* **Try it**: In the data below, find the line containing "Moving vote fraction: 10%.", then set down that line and every later line up to and including the line containing "scientific name: Equus quagga burchellii", exactly.

* **Material for this exercise**:

+--

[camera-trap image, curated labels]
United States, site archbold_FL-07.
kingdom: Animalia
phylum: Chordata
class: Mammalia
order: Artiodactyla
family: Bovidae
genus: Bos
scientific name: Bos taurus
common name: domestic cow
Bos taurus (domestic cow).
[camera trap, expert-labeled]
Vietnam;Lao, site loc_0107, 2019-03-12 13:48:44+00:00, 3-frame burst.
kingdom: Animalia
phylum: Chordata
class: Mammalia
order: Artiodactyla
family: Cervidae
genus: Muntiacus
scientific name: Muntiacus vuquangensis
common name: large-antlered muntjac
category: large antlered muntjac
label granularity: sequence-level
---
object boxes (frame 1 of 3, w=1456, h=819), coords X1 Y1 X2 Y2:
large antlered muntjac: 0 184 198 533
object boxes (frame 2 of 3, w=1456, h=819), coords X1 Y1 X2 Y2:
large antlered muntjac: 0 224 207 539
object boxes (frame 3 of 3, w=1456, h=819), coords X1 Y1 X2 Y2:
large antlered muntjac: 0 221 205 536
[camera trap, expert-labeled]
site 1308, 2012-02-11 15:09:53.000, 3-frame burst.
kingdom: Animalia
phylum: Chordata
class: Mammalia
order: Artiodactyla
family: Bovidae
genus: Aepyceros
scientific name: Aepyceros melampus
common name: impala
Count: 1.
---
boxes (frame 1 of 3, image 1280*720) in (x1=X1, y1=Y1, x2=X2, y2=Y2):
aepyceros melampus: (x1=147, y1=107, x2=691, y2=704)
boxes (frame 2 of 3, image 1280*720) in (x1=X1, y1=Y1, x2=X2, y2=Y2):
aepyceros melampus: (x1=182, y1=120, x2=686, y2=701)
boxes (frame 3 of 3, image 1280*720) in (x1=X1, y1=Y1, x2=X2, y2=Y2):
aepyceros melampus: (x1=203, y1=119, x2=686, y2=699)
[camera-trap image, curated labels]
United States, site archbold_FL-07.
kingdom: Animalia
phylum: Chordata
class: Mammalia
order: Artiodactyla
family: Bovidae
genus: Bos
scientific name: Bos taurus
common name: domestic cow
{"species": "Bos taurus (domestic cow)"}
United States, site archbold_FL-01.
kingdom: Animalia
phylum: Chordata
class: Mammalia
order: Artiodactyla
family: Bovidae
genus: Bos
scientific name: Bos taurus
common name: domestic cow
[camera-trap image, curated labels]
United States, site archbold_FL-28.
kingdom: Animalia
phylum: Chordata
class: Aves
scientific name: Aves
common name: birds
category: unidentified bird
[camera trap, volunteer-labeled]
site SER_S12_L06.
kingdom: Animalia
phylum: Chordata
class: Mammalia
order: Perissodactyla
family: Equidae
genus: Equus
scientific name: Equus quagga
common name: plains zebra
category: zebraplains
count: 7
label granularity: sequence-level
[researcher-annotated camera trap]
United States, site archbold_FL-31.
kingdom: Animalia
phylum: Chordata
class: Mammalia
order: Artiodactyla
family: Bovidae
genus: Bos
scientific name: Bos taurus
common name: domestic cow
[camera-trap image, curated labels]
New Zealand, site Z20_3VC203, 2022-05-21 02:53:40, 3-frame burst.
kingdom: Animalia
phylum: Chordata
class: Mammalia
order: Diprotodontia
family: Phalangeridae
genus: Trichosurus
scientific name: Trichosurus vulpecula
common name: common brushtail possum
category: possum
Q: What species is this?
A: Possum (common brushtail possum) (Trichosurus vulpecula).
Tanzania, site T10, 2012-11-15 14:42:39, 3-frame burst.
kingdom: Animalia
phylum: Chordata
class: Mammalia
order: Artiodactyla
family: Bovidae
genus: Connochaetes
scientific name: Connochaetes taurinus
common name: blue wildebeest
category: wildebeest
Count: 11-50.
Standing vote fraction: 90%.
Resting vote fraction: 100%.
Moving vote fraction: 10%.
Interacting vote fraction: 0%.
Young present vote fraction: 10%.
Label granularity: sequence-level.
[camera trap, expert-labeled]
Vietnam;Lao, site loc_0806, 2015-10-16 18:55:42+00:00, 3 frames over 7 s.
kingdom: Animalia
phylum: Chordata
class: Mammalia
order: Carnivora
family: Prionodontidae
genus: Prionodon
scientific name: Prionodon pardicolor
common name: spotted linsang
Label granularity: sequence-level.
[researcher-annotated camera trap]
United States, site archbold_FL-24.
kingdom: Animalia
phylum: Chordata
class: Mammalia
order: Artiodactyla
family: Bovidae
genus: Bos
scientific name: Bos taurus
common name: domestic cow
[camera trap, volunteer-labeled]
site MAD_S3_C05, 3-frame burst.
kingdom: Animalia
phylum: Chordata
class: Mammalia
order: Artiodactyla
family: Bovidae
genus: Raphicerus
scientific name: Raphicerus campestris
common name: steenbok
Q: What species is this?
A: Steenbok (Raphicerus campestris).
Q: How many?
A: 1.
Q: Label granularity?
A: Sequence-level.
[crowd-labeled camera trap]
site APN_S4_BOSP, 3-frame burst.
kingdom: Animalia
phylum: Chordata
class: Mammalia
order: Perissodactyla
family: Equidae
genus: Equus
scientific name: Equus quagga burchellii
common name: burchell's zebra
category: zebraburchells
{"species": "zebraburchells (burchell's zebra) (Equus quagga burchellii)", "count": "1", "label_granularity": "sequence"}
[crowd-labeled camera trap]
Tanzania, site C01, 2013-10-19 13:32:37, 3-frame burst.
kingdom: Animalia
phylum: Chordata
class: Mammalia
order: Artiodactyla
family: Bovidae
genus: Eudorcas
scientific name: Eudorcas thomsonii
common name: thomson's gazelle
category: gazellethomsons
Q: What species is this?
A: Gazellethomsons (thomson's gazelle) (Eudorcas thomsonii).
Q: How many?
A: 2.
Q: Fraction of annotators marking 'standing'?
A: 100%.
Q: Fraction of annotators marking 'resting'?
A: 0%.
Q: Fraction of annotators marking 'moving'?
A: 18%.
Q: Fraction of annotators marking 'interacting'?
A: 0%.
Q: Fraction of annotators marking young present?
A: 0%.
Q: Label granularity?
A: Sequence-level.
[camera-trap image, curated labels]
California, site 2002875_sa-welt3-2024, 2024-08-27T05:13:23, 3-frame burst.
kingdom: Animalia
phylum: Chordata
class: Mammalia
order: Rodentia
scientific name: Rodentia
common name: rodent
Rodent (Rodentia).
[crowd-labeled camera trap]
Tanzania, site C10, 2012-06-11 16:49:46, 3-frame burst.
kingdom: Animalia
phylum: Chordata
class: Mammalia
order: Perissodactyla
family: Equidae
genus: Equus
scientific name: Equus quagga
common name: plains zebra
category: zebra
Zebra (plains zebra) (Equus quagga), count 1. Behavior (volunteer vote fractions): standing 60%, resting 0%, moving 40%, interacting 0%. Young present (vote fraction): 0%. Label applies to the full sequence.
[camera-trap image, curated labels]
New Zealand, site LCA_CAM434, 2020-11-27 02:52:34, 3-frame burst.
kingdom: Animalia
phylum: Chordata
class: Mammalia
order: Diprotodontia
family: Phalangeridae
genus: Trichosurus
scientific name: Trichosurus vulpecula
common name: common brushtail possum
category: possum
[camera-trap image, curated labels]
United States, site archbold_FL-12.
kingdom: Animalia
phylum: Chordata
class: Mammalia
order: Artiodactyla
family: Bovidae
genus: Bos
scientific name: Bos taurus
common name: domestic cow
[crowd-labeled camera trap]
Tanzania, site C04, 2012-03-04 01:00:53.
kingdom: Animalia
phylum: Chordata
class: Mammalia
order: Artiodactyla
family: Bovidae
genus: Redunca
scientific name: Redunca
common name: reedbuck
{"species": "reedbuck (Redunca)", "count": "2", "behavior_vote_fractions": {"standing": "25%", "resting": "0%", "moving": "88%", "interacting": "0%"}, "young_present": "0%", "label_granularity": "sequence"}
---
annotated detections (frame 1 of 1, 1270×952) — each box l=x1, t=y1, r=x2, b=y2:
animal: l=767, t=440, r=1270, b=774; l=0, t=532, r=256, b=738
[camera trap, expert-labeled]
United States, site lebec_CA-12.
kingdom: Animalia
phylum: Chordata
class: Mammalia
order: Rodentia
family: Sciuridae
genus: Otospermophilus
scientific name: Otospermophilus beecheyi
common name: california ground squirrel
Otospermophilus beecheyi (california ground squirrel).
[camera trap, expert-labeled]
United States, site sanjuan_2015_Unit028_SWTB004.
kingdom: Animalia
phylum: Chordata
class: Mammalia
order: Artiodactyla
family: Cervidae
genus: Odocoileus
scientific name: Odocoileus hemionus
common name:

+--

* **Answer space**:
Moving vote fraction: 10%.
Interacting vote fraction: 0%.
Young present vote fraction: 10%.
Label granularity: sequence-level.
[camera trap, expert-labeled]
Vietnam;Lao, site loc_0806, 2015-10-16 18:55:42+00:00, 3 frames over 7 s.
kingdom: Animalia
phylum: Chordata
class: Mammalia
order: Carnivora
family: Prionodontidae
genus: Prionodon
scientific name: Prionodon pardicolor
common name: spotted linsang
Label granularity: sequence-level.
[researcher-annotated camera trap]
United States, site archbold_FL-24.
kingdom: Animalia
phylum: Chordata
class: Mammalia
order: Artiodactyla
family: Bovidae
genus: Bos
scientific name: Bos taurus
common name: domestic cow
[camera trap, volunteer-labeled]
site MAD_S3_C05, 3-frame burst.
kingdom: Animalia
phylum: Chordata
class: Mammalia
order: Artiodactyla
family: Bovidae
genus: Raphicerus
scientific name: Raphicerus campestris
common name: steenbok
Q: What species is this?
A: Steenbok (Raphicerus campestris).
Q: How many?
A: 1.
Q: Label granularity?
A: Sequence-level.
[crowd-labeled camera trap]
site APN_S4_BOSP, 3-frame burst.
kingdom: Animalia
phylum: Chordata
class: Mammalia
order: Perissodactyla
family: Equidae
genus: Equus
scientific name: Equus quagga burchellii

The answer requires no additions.